== DATA YANG DIBERIKAN ==
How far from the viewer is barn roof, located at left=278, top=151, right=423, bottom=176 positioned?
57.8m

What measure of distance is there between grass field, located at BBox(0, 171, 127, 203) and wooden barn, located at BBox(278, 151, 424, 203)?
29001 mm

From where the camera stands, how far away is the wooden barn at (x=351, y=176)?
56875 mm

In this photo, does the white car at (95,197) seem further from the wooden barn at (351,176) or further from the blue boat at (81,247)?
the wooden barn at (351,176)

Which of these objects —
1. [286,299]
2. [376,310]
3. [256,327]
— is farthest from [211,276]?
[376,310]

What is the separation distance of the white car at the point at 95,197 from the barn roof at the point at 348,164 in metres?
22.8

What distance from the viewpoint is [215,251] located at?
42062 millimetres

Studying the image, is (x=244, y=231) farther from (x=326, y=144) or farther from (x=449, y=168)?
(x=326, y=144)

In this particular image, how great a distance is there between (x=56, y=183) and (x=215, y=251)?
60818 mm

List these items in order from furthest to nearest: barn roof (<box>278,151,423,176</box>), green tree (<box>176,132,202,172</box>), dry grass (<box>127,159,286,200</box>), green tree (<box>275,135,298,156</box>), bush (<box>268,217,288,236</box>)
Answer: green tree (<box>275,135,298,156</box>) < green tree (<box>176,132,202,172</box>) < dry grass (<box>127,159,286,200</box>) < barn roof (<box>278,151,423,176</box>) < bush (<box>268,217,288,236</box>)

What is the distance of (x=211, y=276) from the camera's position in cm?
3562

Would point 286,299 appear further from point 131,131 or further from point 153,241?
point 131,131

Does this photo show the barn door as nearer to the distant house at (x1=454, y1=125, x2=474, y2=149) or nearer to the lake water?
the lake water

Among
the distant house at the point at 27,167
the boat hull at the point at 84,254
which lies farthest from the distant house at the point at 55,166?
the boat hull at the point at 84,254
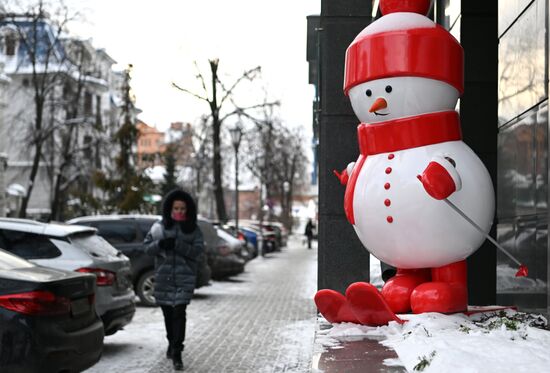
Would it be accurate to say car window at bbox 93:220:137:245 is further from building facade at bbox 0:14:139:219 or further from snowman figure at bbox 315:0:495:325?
building facade at bbox 0:14:139:219

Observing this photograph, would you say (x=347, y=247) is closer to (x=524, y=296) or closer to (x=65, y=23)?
(x=524, y=296)

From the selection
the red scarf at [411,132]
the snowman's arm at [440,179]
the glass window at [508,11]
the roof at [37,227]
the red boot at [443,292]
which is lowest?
the red boot at [443,292]

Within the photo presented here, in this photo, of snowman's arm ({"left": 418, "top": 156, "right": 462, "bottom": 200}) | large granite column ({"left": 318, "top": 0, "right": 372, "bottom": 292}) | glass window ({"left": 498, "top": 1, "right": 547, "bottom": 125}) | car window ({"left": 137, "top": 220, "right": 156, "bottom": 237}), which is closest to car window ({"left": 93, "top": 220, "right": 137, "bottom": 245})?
car window ({"left": 137, "top": 220, "right": 156, "bottom": 237})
===
§ **KETENTUAN TUGAS**: Tuliskan kembali tanpa perubahan semua baris mulai dari baris yang memuat "List these items" sampai baris yang memuat "Answer: green tree", termasuk kedua baris tersebut.

§ **HASIL**:
List these items in order from furthest to nearest: barn roof (<box>278,151,423,176</box>), green tree (<box>176,132,202,172</box>), dry grass (<box>127,159,286,200</box>), green tree (<box>275,135,298,156</box>), bush (<box>268,217,288,236</box>)
Answer: green tree (<box>275,135,298,156</box>) < green tree (<box>176,132,202,172</box>) < dry grass (<box>127,159,286,200</box>) < barn roof (<box>278,151,423,176</box>) < bush (<box>268,217,288,236</box>)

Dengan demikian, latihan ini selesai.